* **WORK TO BE COMPLETED**: No images are to be carried over; print all other material exactly as it stands.

===== GIVEN RECORDS

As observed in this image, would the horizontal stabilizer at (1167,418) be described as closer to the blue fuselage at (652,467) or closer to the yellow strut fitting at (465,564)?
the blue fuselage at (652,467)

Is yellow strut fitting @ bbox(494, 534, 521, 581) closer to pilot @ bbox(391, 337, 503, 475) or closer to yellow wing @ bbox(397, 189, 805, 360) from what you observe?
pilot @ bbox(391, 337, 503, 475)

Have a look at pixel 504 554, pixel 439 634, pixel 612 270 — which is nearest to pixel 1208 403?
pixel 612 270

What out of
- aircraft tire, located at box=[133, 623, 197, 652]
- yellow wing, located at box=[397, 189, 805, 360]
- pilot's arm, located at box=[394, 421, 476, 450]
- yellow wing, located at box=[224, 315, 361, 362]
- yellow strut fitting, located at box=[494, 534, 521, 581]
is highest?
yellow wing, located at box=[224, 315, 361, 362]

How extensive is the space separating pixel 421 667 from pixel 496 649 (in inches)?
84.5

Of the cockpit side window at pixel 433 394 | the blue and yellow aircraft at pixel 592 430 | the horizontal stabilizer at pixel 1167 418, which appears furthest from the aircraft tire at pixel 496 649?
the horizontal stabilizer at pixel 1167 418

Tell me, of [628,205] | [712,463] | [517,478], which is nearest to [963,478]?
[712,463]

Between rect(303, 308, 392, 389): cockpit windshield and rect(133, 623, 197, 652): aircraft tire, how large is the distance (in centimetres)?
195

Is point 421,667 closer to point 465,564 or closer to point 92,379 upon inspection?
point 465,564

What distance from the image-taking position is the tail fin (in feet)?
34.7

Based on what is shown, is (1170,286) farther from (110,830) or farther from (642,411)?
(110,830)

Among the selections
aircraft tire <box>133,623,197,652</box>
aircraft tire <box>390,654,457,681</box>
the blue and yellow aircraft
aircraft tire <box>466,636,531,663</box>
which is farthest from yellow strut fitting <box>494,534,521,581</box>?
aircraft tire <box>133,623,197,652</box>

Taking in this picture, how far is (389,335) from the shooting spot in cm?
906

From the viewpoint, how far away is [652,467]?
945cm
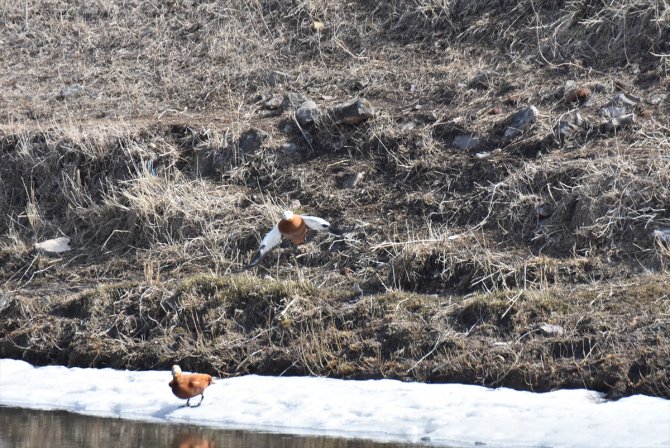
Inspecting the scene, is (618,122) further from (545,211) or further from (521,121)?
(545,211)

==========

* **REPLY**:
As observed in this image, would the horizontal stabilizer at (1167,418) be described as closer to the blue fuselage at (652,467) or closer to the yellow strut fitting at (465,564)?
the blue fuselage at (652,467)

Is yellow strut fitting @ bbox(494, 534, 521, 581) closer to pilot @ bbox(391, 337, 503, 475) or closer to yellow wing @ bbox(397, 189, 805, 360) from what you observe?
pilot @ bbox(391, 337, 503, 475)

Have a look at pixel 504 554, pixel 439 634, pixel 612 270 — which is nearest to pixel 1208 403?
pixel 612 270

What out of
- aircraft tire, located at box=[133, 623, 197, 652]
- yellow wing, located at box=[397, 189, 805, 360]
- pilot's arm, located at box=[394, 421, 476, 450]
- yellow wing, located at box=[224, 315, 361, 362]
- yellow strut fitting, located at box=[494, 534, 521, 581]
is highest?
yellow wing, located at box=[224, 315, 361, 362]

How extensive is the space separating pixel 421 667 from pixel 496 649 (in inches)?
84.5

Of the cockpit side window at pixel 433 394 | the blue and yellow aircraft at pixel 592 430 | the horizontal stabilizer at pixel 1167 418, which appears furthest from the aircraft tire at pixel 496 649?
the horizontal stabilizer at pixel 1167 418

Tell me, of [628,205] | [712,463] | [517,478], which is nearest to [963,478]?
[712,463]

Between rect(303, 308, 392, 389): cockpit windshield and rect(133, 623, 197, 652): aircraft tire, how large is the distance (in centimetres)?
195

Is point 421,667 closer to point 465,564 or closer to point 92,379 upon inspection?
point 465,564

What distance from the image-taking position is the tail fin (in feet)?
34.7

Based on what is shown, is (1170,286) farther from (110,830) or farther from (642,411)?
(110,830)

Among the selections
aircraft tire <box>133,623,197,652</box>
aircraft tire <box>390,654,457,681</box>
the blue and yellow aircraft
aircraft tire <box>466,636,531,663</box>
which is farthest from yellow strut fitting <box>494,534,521,581</box>?
aircraft tire <box>133,623,197,652</box>

Taking in this picture, how far is (389,335) from the shooting spot in cm?
906

From the viewpoint, how far away is [652,467]?
945cm
Inspecting the scene, is (618,122) further from (545,211) or further from (521,121)?
(545,211)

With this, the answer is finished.